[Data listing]

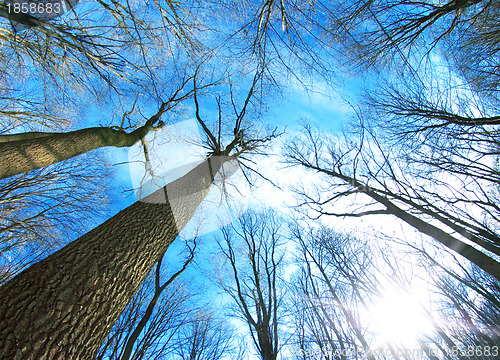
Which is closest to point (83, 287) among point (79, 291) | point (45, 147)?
point (79, 291)

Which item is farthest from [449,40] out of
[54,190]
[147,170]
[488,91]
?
[54,190]

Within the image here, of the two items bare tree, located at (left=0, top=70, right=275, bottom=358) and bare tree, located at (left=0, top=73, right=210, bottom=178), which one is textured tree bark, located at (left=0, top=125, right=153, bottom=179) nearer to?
bare tree, located at (left=0, top=73, right=210, bottom=178)

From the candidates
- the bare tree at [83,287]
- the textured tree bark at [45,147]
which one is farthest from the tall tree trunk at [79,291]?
the textured tree bark at [45,147]

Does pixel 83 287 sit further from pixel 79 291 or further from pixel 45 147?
pixel 45 147

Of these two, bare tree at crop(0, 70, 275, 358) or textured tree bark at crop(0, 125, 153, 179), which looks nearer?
bare tree at crop(0, 70, 275, 358)

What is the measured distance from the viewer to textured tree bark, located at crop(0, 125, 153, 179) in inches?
88.1

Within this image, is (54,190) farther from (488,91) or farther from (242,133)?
(488,91)

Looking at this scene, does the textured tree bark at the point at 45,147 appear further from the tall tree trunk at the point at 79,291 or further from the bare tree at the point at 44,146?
the tall tree trunk at the point at 79,291

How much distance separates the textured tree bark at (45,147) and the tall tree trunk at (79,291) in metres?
1.27

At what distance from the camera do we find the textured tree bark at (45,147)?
2.24 meters

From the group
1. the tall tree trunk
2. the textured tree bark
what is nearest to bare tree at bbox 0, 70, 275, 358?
the tall tree trunk

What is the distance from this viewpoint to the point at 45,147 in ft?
8.05

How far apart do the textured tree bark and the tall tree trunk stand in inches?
50.2

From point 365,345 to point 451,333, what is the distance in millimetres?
5024
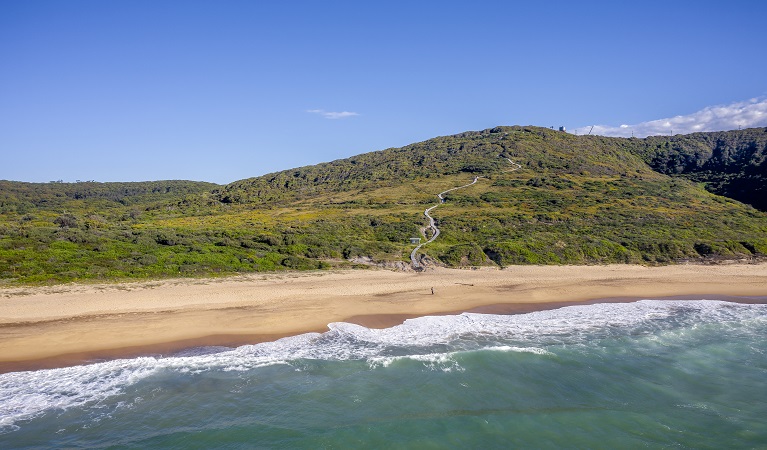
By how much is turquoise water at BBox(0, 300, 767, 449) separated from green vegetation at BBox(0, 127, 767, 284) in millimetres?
11827

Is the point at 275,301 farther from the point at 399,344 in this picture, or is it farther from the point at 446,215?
the point at 446,215

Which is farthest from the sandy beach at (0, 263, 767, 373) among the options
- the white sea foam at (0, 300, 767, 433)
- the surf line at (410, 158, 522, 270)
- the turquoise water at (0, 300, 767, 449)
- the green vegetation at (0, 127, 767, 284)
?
the green vegetation at (0, 127, 767, 284)

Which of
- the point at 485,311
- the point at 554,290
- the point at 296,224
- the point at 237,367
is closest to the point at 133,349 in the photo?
the point at 237,367

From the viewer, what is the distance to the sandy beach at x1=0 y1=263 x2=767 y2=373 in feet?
54.8

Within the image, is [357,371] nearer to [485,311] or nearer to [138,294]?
[485,311]

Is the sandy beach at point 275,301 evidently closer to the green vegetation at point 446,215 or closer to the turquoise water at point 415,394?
the turquoise water at point 415,394

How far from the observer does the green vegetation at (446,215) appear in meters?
28.3

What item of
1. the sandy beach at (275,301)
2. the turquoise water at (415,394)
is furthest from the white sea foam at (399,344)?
the sandy beach at (275,301)

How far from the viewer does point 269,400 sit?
1325 cm

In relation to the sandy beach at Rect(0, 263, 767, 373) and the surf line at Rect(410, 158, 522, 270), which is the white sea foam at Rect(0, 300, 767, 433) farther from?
the surf line at Rect(410, 158, 522, 270)

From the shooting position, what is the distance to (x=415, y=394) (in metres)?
13.6

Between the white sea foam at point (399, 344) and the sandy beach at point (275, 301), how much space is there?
988 millimetres

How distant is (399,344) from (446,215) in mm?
32720

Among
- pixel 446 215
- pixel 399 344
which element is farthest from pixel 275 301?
pixel 446 215
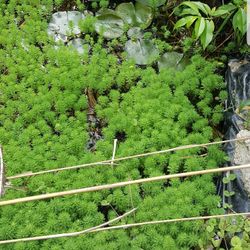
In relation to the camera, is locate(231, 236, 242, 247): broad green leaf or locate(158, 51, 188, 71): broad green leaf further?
locate(158, 51, 188, 71): broad green leaf

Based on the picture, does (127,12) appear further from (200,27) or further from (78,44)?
(200,27)

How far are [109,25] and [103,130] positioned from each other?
1.12 metres

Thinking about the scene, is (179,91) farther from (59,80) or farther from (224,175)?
(59,80)

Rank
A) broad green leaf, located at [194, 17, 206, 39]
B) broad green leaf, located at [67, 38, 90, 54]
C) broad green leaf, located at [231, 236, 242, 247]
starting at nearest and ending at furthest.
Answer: broad green leaf, located at [231, 236, 242, 247], broad green leaf, located at [194, 17, 206, 39], broad green leaf, located at [67, 38, 90, 54]

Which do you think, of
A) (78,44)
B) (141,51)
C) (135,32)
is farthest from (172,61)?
(78,44)

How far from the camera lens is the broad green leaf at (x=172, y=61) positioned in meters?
3.59

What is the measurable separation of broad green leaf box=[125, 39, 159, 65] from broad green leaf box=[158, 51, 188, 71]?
0.23 feet

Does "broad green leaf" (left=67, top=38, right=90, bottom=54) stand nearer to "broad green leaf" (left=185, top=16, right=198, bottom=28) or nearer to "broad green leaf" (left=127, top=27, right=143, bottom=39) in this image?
"broad green leaf" (left=127, top=27, right=143, bottom=39)

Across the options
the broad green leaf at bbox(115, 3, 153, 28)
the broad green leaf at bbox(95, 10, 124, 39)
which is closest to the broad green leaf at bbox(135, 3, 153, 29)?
the broad green leaf at bbox(115, 3, 153, 28)

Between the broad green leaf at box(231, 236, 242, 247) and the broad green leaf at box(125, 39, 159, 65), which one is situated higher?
the broad green leaf at box(125, 39, 159, 65)

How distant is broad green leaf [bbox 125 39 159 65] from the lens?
3641mm

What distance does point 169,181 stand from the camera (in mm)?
2990

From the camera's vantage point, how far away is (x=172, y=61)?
3613mm

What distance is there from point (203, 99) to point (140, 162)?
0.76 meters
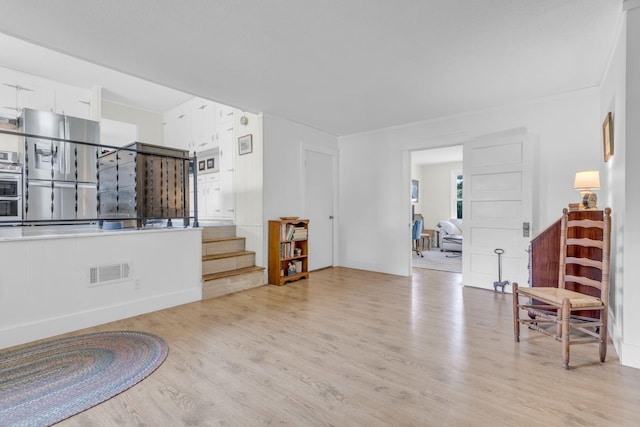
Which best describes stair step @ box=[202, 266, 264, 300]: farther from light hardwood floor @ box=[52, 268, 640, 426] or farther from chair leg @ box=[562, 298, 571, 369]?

YOUR OBJECTIVE. Output every row above word for word, and leave the pictures out.

OUTPUT FOR THIS TASK.
Which is closest to point (83, 287) among point (79, 291) | point (45, 147)?
point (79, 291)

Which item is farthest from [449,40] out of
[54,190]
[147,170]
[488,91]
?
[54,190]

Within the image here, of the two items bare tree, located at (left=0, top=70, right=275, bottom=358) and bare tree, located at (left=0, top=73, right=210, bottom=178), which one is textured tree bark, located at (left=0, top=125, right=153, bottom=179) nearer to?
bare tree, located at (left=0, top=73, right=210, bottom=178)

From the candidates
- the bare tree at [83,287]
- the textured tree bark at [45,147]
which one is farthest from the tall tree trunk at [79,291]?
the textured tree bark at [45,147]

Does pixel 83 287 sit further from pixel 79 291 or further from pixel 45 147?
pixel 45 147

Of these two, bare tree at crop(0, 70, 275, 358) or textured tree bark at crop(0, 125, 153, 179), which looks nearer?
bare tree at crop(0, 70, 275, 358)

What is the measured distance from the viewer to textured tree bark, located at crop(0, 125, 153, 179) in inches?
88.1

Within this image, is (54,190) farther from (488,91) or farther from (242,133)?
(488,91)

Looking at this scene, does the textured tree bark at the point at 45,147 appear further from the tall tree trunk at the point at 79,291 or further from the bare tree at the point at 44,146?
the tall tree trunk at the point at 79,291

How much distance separates the textured tree bark at (45,147) and the tall tree trunk at (79,291) in metres?
1.27

At what distance from the camera do we find the textured tree bark at (45,147)?
2.24 meters

From the group
1. the tall tree trunk
2. the textured tree bark
what is nearest to bare tree at bbox 0, 70, 275, 358?
the tall tree trunk

What is the distance from this viewpoint to the point at 45,147 in ft?
8.05

How far apart do the textured tree bark and the tall tree trunk stand in inches?
50.2

From point 365,345 to point 451,333, what is the distance in millimetres?
5024
By how much is turquoise water at BBox(0, 300, 767, 449) separated from green vegetation at BBox(0, 127, 767, 284) in millimetres?
11827

Is the point at 275,301 farther from the point at 399,344 in this picture, or is it farther from the point at 446,215?
the point at 446,215

Which is farthest from the sandy beach at (0, 263, 767, 373) among the options
- the white sea foam at (0, 300, 767, 433)
- the surf line at (410, 158, 522, 270)
- the turquoise water at (0, 300, 767, 449)
- the green vegetation at (0, 127, 767, 284)
?
the green vegetation at (0, 127, 767, 284)

Which of
- the point at 485,311
- the point at 554,290
- the point at 296,224
- the point at 237,367
is closest to the point at 133,349 in the photo?
the point at 237,367

From the viewer, what is the distance to the sandy beach at x1=0 y1=263 x2=767 y2=373 in feet?
54.8

Within the image, is [357,371] nearer to [485,311] or nearer to [138,294]?
[485,311]

Is the sandy beach at point 275,301 evidently closer to the green vegetation at point 446,215 or closer to the turquoise water at point 415,394?
the turquoise water at point 415,394

How far from the observer does the green vegetation at (446,215) appear in meters?
28.3

What item of
1. the sandy beach at (275,301)
2. the turquoise water at (415,394)
is furthest from the white sea foam at (399,344)?
the sandy beach at (275,301)

How far from the viewer does point 269,400 sit?
1325 cm

In relation to the sandy beach at Rect(0, 263, 767, 373) and the surf line at Rect(410, 158, 522, 270), which is the white sea foam at Rect(0, 300, 767, 433) farther from?
the surf line at Rect(410, 158, 522, 270)

From the shooting position, what is the distance to (x=415, y=394) (in metres)?
13.6

Between the white sea foam at point (399, 344) and the sandy beach at point (275, 301), how much space is there?
988 millimetres

How distant is (399,344) from (446,215) in mm?
32720

Among
- pixel 446 215
- pixel 399 344
which element is farthest from pixel 275 301?
pixel 446 215
In relation to the camera, is locate(231, 236, 242, 247): broad green leaf or locate(158, 51, 188, 71): broad green leaf further?
locate(158, 51, 188, 71): broad green leaf

Based on the picture, does (127,12) appear further from (200,27) or further from (78,44)?
(200,27)

How far are [109,25] and [103,130] positioned from each other?
1.12 metres

Thinking about the scene, is (179,91) farther from (59,80) or farther from (224,175)?
(59,80)

Rank
A) broad green leaf, located at [194, 17, 206, 39]
B) broad green leaf, located at [67, 38, 90, 54]
C) broad green leaf, located at [231, 236, 242, 247]
starting at nearest and ending at furthest.
Answer: broad green leaf, located at [231, 236, 242, 247], broad green leaf, located at [194, 17, 206, 39], broad green leaf, located at [67, 38, 90, 54]

Which do you think, of
A) (78,44)
B) (141,51)
C) (135,32)
is farthest from (172,61)?
(78,44)

How far from the camera lens is the broad green leaf at (x=172, y=61) positioned in meters?
3.59

What is the measurable separation of broad green leaf box=[125, 39, 159, 65] from broad green leaf box=[158, 51, 188, 71]?
0.23 feet

Does "broad green leaf" (left=67, top=38, right=90, bottom=54) stand nearer to "broad green leaf" (left=185, top=16, right=198, bottom=28) or nearer to "broad green leaf" (left=127, top=27, right=143, bottom=39) in this image?
"broad green leaf" (left=127, top=27, right=143, bottom=39)

Across the options
the broad green leaf at bbox(115, 3, 153, 28)
the broad green leaf at bbox(95, 10, 124, 39)
which is closest to the broad green leaf at bbox(135, 3, 153, 29)?
the broad green leaf at bbox(115, 3, 153, 28)

Between the broad green leaf at box(231, 236, 242, 247) and the broad green leaf at box(125, 39, 159, 65), which one is situated higher?
the broad green leaf at box(125, 39, 159, 65)

How distant is broad green leaf [bbox 125 39 159 65] from the lens?
3641mm

What distance does point 169,181 stand from the camera (in mm)?
2990

From the camera's vantage point, how far away is (x=172, y=61)?
3613mm

What distance is there from point (203, 99) to point (140, 162)?
0.76 meters
Which best describes stair step @ box=[202, 266, 264, 300]: farther from light hardwood floor @ box=[52, 268, 640, 426] or farther from chair leg @ box=[562, 298, 571, 369]?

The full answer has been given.